Task requirements — Swap every "Bicycle Stand" in the records below for "Bike Rack", leaving all other text unchanged, and give back the lines without the pictures.

Material for this exercise —
══════
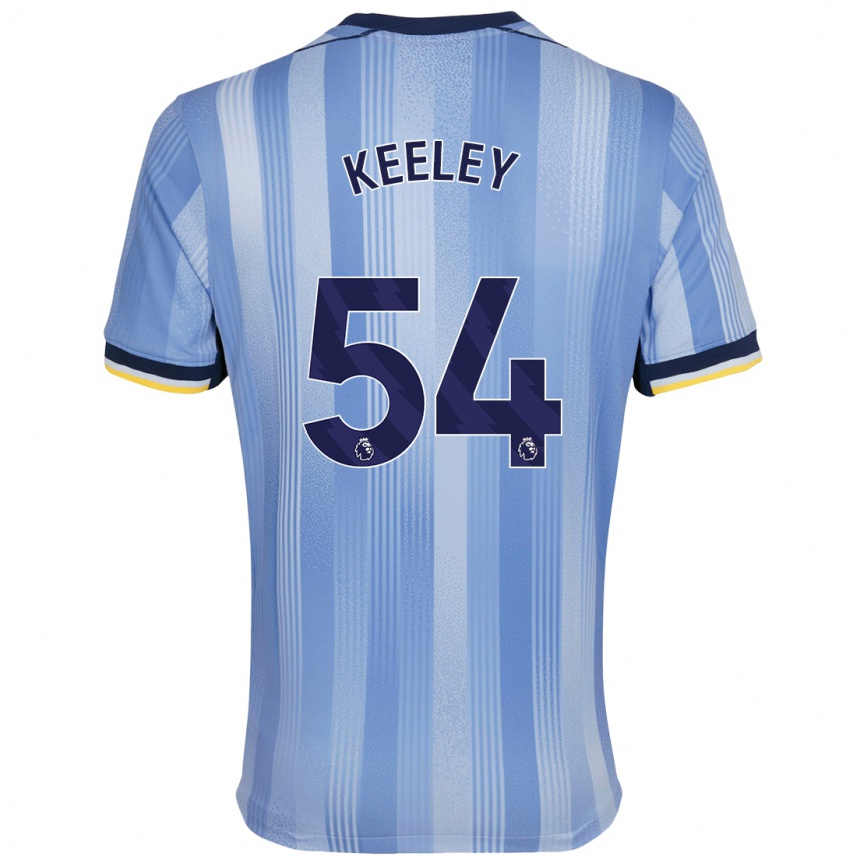 Niño Fútbol Camiseta Josh Keeley #54 Azul Claro 2ª Equipación 2024/25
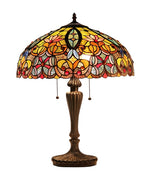 Chloe Lighting CH33456GV18-TL2 Libby Tiffany-style 2 Light Victorian Table Lamp 18" Shade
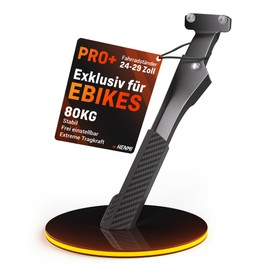 HENMI Bicycle Stand E-Bike 24-29 Inches, Bicycle Stand 40 mm Hole Spacing with 2 Holes Extra Stable 80 kg, Adjustable Bicycle Stand for E Bike, Mountain Bike, Road Bike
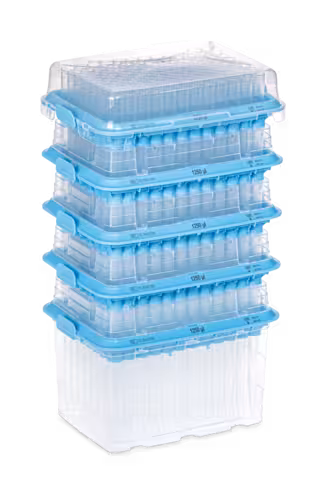 Pointe 1250 µl graduée rack StackPack 5 x 96 PCRPT x 1920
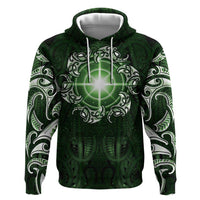 New Zealand Matariki Tupuarangi Hoodie Maori Moko Green Galaxy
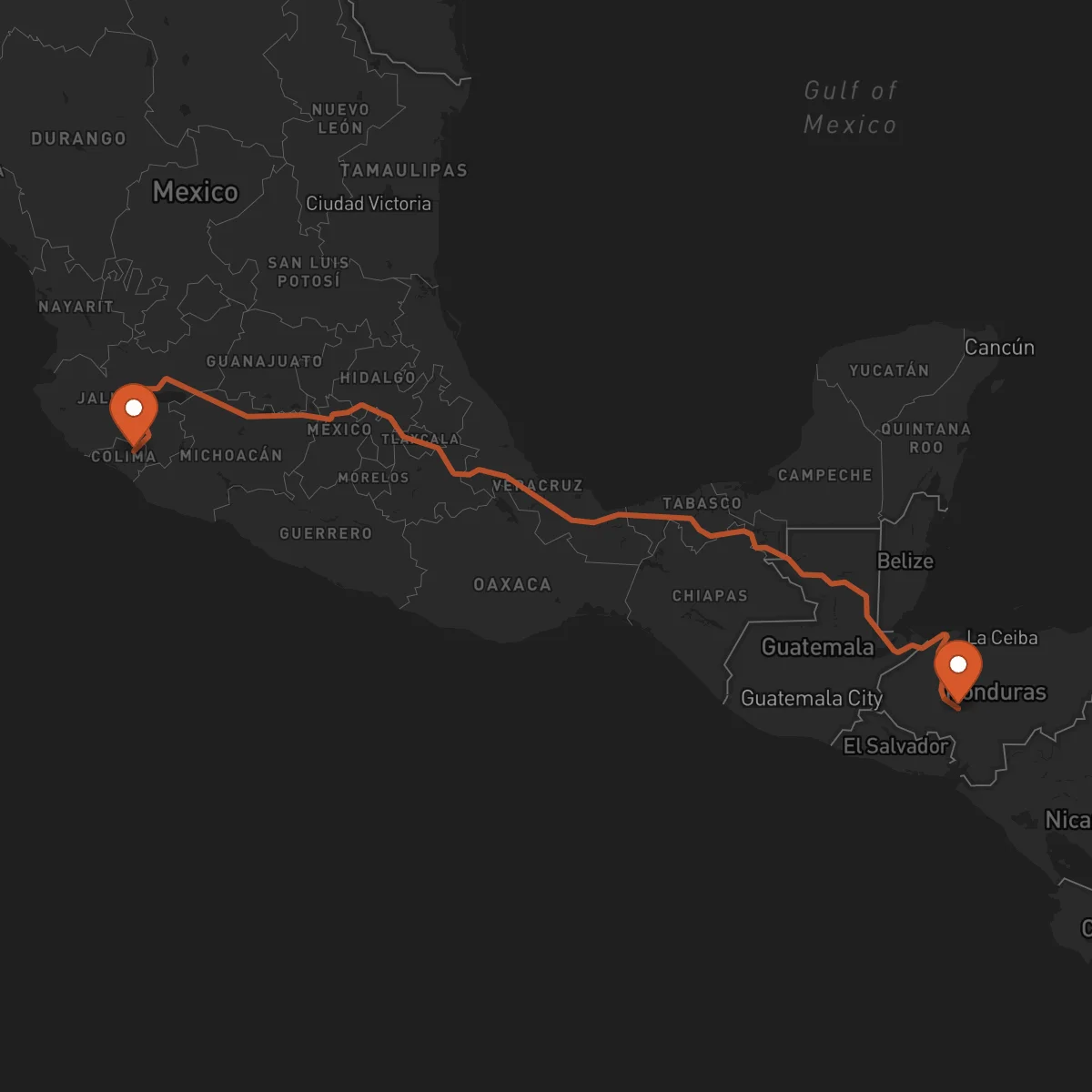 Ruta Comayagua - Colima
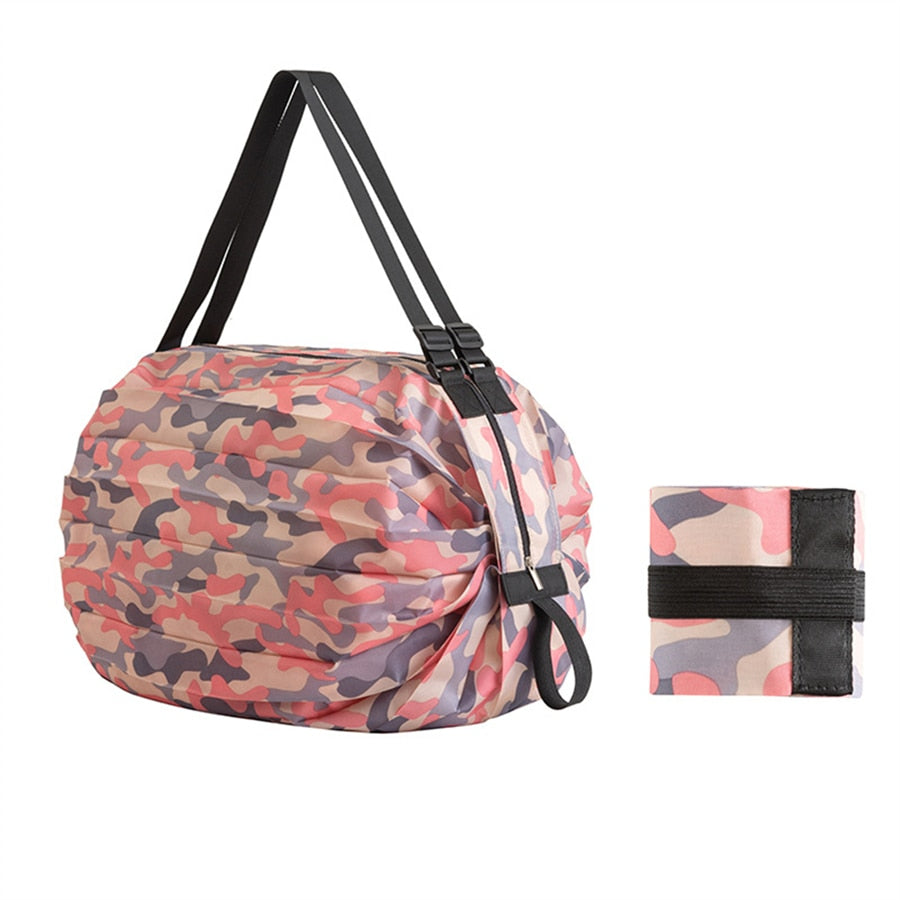 Foldable Large-Capacity Shopping Tote – 1+1 FREE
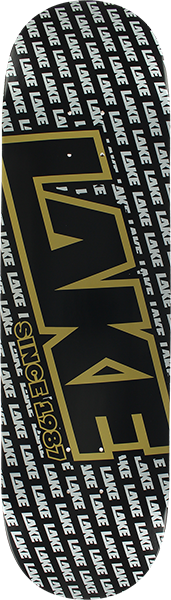 Lake - Gold Digger Logo Deck-8.5 Blk/sil/gold - Skateboard Deck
══════
Response to the task —
 Niño Fútbol Camiseta Josh Keeley #54 Azul Claro 2ª Equipación 2024/25
 Chloe Lighting CH33456GV18-TL2 Libby Tiffany-style 2 Light Victorian Table Lamp 18" Shade
 HENMI Bike Rack E-Bike 24-29 Inches, Bike Rack 40 mm Hole Spacing with 2 Holes Extra Stable 80 kg, Adjustable Bike Rack for E Bike, Mountain Bike, Road Bike
 Pointe 1250 µl graduée rack StackPack 5 x 96 PCRPT x 1920
 New Zealand Matariki Tupuarangi Hoodie Maori Moko Green Galaxy
 Ruta Comayagua - Colima
 Foldable Large-Capacity Shopping Tote – 1+1 FREE
 Lake - Gold Digger Logo Deck-8.5 Blk/sil/gold - Skateboard Deck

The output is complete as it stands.